» AIM OF THE TASK
Reproduce all of the records below with every occurrence of "black strap" replaced by "dark strap" and nothing else altered, omitting the pictures.

» INPUT
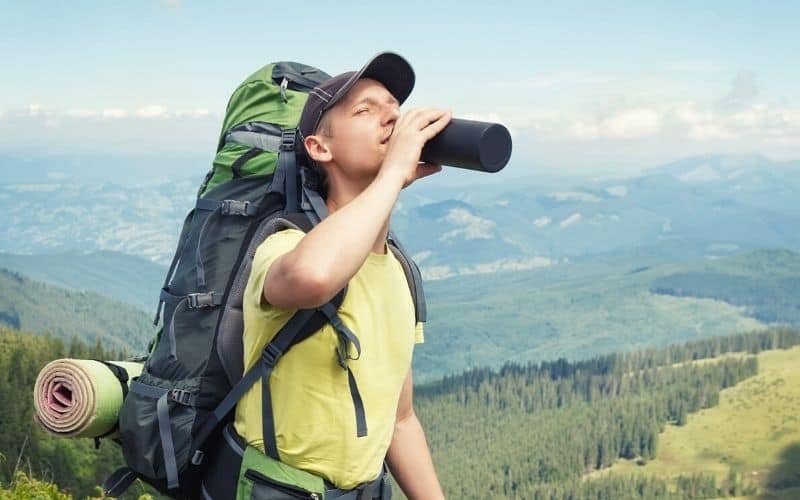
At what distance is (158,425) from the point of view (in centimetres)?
343

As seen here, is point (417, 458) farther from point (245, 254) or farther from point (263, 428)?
point (245, 254)

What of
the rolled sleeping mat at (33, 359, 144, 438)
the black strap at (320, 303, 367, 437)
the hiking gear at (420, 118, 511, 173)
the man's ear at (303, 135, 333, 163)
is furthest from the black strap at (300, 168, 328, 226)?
the rolled sleeping mat at (33, 359, 144, 438)

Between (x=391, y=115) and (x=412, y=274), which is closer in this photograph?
(x=391, y=115)

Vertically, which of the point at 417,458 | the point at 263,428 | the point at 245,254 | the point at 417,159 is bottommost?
the point at 417,458

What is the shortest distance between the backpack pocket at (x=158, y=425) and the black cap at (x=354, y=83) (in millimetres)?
1095

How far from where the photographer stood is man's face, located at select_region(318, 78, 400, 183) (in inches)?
127

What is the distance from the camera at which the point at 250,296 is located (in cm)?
309

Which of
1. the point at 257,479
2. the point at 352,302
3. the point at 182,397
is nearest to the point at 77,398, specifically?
the point at 182,397

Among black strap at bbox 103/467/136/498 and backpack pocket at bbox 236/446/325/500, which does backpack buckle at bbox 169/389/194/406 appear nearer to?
backpack pocket at bbox 236/446/325/500

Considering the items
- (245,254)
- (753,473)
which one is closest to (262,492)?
(245,254)

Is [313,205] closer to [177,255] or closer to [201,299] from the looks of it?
[201,299]

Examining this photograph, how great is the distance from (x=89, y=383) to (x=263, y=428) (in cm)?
87

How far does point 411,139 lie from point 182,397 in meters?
1.33

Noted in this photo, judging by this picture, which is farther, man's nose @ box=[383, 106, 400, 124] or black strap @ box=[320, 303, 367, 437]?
man's nose @ box=[383, 106, 400, 124]
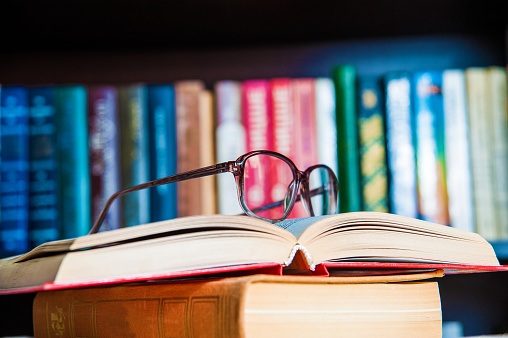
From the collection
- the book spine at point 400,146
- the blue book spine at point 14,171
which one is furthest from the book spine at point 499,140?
the blue book spine at point 14,171

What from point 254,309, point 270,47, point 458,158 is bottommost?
point 254,309

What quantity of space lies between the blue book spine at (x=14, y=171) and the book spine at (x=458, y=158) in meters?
0.76

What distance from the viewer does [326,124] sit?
3.17ft

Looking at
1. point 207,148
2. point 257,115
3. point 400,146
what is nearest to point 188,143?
point 207,148

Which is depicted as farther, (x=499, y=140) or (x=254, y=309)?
(x=499, y=140)

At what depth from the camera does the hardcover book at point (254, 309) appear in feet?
1.16

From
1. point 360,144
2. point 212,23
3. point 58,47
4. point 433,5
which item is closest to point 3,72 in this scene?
point 58,47

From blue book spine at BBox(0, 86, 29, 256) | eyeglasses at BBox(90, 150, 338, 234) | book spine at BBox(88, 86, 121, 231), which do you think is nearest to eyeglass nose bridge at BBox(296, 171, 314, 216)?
eyeglasses at BBox(90, 150, 338, 234)

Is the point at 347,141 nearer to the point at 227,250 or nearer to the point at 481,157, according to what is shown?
the point at 481,157

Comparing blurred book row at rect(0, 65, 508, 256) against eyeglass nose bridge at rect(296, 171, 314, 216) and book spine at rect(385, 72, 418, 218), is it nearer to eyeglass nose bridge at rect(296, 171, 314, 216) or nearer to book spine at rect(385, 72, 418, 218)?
book spine at rect(385, 72, 418, 218)

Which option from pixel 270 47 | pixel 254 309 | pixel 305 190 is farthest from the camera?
pixel 270 47

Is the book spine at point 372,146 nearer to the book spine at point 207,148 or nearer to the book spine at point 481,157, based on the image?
the book spine at point 481,157

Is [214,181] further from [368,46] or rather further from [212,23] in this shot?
[368,46]

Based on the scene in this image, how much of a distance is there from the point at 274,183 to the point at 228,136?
14 centimetres
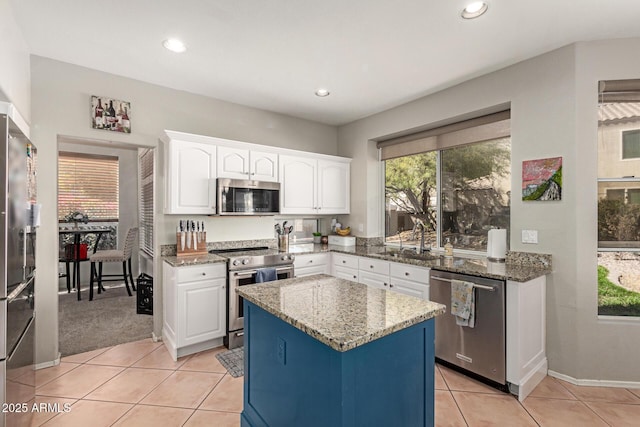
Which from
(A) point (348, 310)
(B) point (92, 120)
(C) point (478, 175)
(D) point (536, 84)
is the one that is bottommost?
(A) point (348, 310)

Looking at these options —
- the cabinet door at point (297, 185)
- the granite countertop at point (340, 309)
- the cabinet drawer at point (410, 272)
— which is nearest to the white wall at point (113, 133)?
the cabinet door at point (297, 185)

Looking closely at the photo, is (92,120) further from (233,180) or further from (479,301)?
(479,301)

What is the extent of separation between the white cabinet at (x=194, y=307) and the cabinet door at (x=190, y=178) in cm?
62

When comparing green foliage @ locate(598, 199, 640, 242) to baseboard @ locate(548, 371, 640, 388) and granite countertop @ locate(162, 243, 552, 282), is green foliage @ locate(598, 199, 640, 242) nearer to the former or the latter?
granite countertop @ locate(162, 243, 552, 282)

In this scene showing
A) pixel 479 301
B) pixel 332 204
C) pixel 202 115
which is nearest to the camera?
pixel 479 301

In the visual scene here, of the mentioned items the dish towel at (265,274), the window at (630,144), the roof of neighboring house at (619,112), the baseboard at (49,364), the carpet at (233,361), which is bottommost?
the carpet at (233,361)

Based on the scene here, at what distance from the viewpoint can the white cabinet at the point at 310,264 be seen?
12.6 ft

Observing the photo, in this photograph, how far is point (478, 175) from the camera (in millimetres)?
3506

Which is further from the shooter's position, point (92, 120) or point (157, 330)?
point (157, 330)

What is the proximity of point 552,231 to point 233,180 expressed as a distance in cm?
302

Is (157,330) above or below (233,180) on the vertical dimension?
below

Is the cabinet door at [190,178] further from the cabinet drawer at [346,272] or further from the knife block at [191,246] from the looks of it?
the cabinet drawer at [346,272]

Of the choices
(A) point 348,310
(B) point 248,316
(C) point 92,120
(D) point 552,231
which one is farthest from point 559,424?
(C) point 92,120

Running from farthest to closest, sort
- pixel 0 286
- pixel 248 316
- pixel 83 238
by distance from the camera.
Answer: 1. pixel 83 238
2. pixel 248 316
3. pixel 0 286
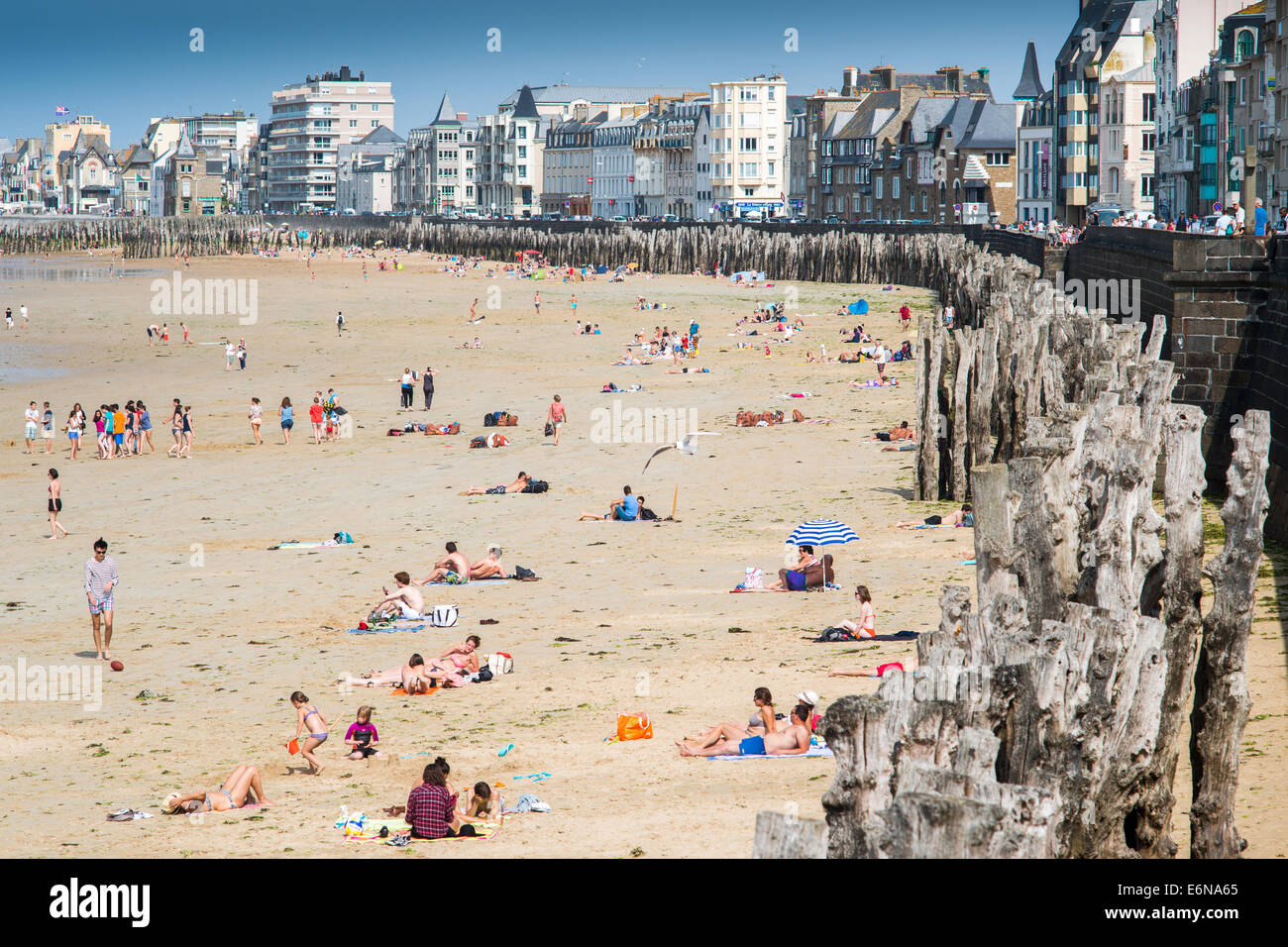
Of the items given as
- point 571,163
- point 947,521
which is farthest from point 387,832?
point 571,163

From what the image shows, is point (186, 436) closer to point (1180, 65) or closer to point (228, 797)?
point (228, 797)

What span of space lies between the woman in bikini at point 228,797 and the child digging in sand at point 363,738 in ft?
3.22

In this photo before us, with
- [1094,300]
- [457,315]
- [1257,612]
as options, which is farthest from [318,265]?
[1257,612]

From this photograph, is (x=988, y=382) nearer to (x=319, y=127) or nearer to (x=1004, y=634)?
(x=1004, y=634)

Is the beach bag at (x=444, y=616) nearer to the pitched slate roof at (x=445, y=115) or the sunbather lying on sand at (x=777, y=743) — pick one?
the sunbather lying on sand at (x=777, y=743)

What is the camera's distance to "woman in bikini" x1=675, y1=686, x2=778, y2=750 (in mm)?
10547

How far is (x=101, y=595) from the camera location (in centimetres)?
1429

» EXPECTED ANSWER
At what distance is (158,425) from the point of view (in centimetres)?
343

As seen here, is point (417, 458) farther from point (245, 254) or farther from point (263, 428)?
point (245, 254)

What of
the rolled sleeping mat at (33, 359, 144, 438)
the dark strap at (320, 303, 367, 437)
the hiking gear at (420, 118, 511, 173)
the man's ear at (303, 135, 333, 163)
is furthest from the dark strap at (300, 168, 328, 226)?
the rolled sleeping mat at (33, 359, 144, 438)

Between (x=391, y=115) and (x=412, y=274), which is closer in this photograph?
(x=391, y=115)

Vertically, which of the point at 417,458 | the point at 263,428 | the point at 245,254 | the point at 417,159 is bottommost?
the point at 417,458

What is the shortest distance between the backpack pocket at (x=158, y=425) and the black cap at (x=354, y=83) (in millimetres)?
1095

How far from where the photographer stood is man's face, located at select_region(318, 78, 400, 183) (in inches)?
127

What is the distance from the camera at which the point at 250,296 is located (in cm)?
309

Which of
1. the point at 257,479
2. the point at 352,302
3. the point at 182,397
is nearest to the point at 77,398, specifically?
the point at 182,397

Among dark strap at bbox 103/467/136/498 and backpack pocket at bbox 236/446/325/500, which does backpack buckle at bbox 169/389/194/406 appear nearer to?
backpack pocket at bbox 236/446/325/500

Considering the items
- (245,254)
- (753,473)
which one is closest to (262,492)?
(245,254)

Is [313,205] closer to [177,255] or closer to [201,299] from the looks of it?
[201,299]

Examining this photograph, how great is the distance from (x=89, y=383) to (x=263, y=428) (in cm)?
87

How far does point 411,139 lie from point 182,397 in meters?
1.33

Noted in this photo, judging by this picture, which is farther, man's nose @ box=[383, 106, 400, 124] or dark strap @ box=[320, 303, 367, 437]?
man's nose @ box=[383, 106, 400, 124]
From the collection
- the book spine at point 400,146
- the blue book spine at point 14,171
which one is furthest from the book spine at point 499,140?
the blue book spine at point 14,171

What from point 254,309, point 270,47, point 458,158 is bottommost?
point 254,309

What quantity of space lies between the blue book spine at (x=14, y=171) and the book spine at (x=458, y=158) in meters?
0.76

What distance from the viewer does [326,124] sit?
3.17ft

Looking at
1. point 207,148
2. point 257,115
3. point 400,146
what is nearest to point 188,143?
point 207,148

Which is depicted as farther, (x=499, y=140) or (x=254, y=309)?
(x=499, y=140)

At what depth from the camera does the hardcover book at point (254, 309) appear in feet?
1.16

From
1. point 360,144
2. point 212,23
3. point 58,47
4. point 433,5
which item is closest to point 3,72 in this scene?
point 58,47

From blue book spine at BBox(0, 86, 29, 256) | eyeglasses at BBox(90, 150, 338, 234) | book spine at BBox(88, 86, 121, 231), which do you think is nearest to eyeglass nose bridge at BBox(296, 171, 314, 216)?
eyeglasses at BBox(90, 150, 338, 234)

Is the point at 347,141 nearer to the point at 227,250 or nearer to the point at 481,157, according to what is shown?
the point at 481,157

Comparing blurred book row at rect(0, 65, 508, 256) against eyeglass nose bridge at rect(296, 171, 314, 216) and book spine at rect(385, 72, 418, 218), is it nearer to eyeglass nose bridge at rect(296, 171, 314, 216) or nearer to book spine at rect(385, 72, 418, 218)?
book spine at rect(385, 72, 418, 218)

Which option from pixel 270 47 | pixel 254 309 | pixel 305 190 is farthest from the camera?
pixel 270 47

Is the book spine at point 372,146 nearer to the book spine at point 207,148 or nearer to the book spine at point 481,157, based on the image?
the book spine at point 481,157

Is [214,181] further from [368,46] or rather further from [212,23] in this shot?
[368,46]

Based on the scene in this image, how much of a distance is there from the point at 274,183 to the point at 228,136?
14 centimetres
Which from
(A) point (348, 310)
(B) point (92, 120)
(C) point (478, 175)
(D) point (536, 84)
is the one that is bottommost?
(A) point (348, 310)

Looking at these options —
- the cabinet door at point (297, 185)
- the granite countertop at point (340, 309)
- the cabinet drawer at point (410, 272)
— which is nearest to the white wall at point (113, 133)?
the cabinet door at point (297, 185)

Looking closely at the photo, is (92,120) further from (233,180) or further from (479,301)?
(479,301)

What is the extent of separation between the white cabinet at (x=194, y=307) and the cabinet door at (x=190, y=178) in cm?
62

When comparing green foliage @ locate(598, 199, 640, 242) to baseboard @ locate(548, 371, 640, 388) and granite countertop @ locate(162, 243, 552, 282), is green foliage @ locate(598, 199, 640, 242) nearer to the former or the latter?
granite countertop @ locate(162, 243, 552, 282)

In this scene showing
A) pixel 479 301
B) pixel 332 204
C) pixel 202 115
which is nearest to the camera?
pixel 479 301

In the visual scene here, of the mentioned items the dish towel at (265,274), the window at (630,144), the roof of neighboring house at (619,112), the baseboard at (49,364), the carpet at (233,361), which is bottommost?
the carpet at (233,361)

Based on the scene here, at what distance from the viewpoint can the white cabinet at the point at 310,264 be seen?
12.6 ft

Observing the photo, in this photograph, how far is point (478, 175) from the camera (in millimetres)?
3506

Which is further from the shooter's position, point (92, 120) or point (157, 330)?
point (157, 330)

What is the proximity of point 552,231 to point 233,180 expressed as a distance in cm?
302

Is (157,330) above or below (233,180) on the vertical dimension?
below

Is the cabinet door at [190,178] further from the cabinet drawer at [346,272] or further from the knife block at [191,246] from the looks of it?
the cabinet drawer at [346,272]

Of the choices
(A) point 348,310
(B) point 248,316
(C) point 92,120
(D) point 552,231
which one is farthest from point 559,424?
(C) point 92,120

Running from farthest to closest, sort
- pixel 0 286
- pixel 248 316
- pixel 83 238
by distance from the camera.
Answer: 1. pixel 83 238
2. pixel 248 316
3. pixel 0 286
Of the items given as
- point 571,163
- point 947,521
which is farthest from point 387,832?
point 571,163

From what the image shows, is point (186, 436) closer to point (1180, 65) or closer to point (228, 797)?
point (228, 797)

What span of space lies between the woman in bikini at point 228,797 and the child digging in sand at point 363,738 in ft?
3.22

In this photo before us, with
- [1094,300]
- [457,315]
- [1257,612]
as options, which is farthest from [318,265]?
[1257,612]

From this photograph, is (x=988, y=382) nearer to (x=319, y=127) or nearer to (x=1004, y=634)?
(x=1004, y=634)

Is the beach bag at (x=444, y=616) nearer to the pitched slate roof at (x=445, y=115) or the sunbather lying on sand at (x=777, y=743) — pick one?
the sunbather lying on sand at (x=777, y=743)

What is the camera's distance to "woman in bikini" x1=675, y1=686, x2=778, y2=750 (in mm)?
10547

How far is (x=101, y=595) from the camera location (in centimetres)?
1429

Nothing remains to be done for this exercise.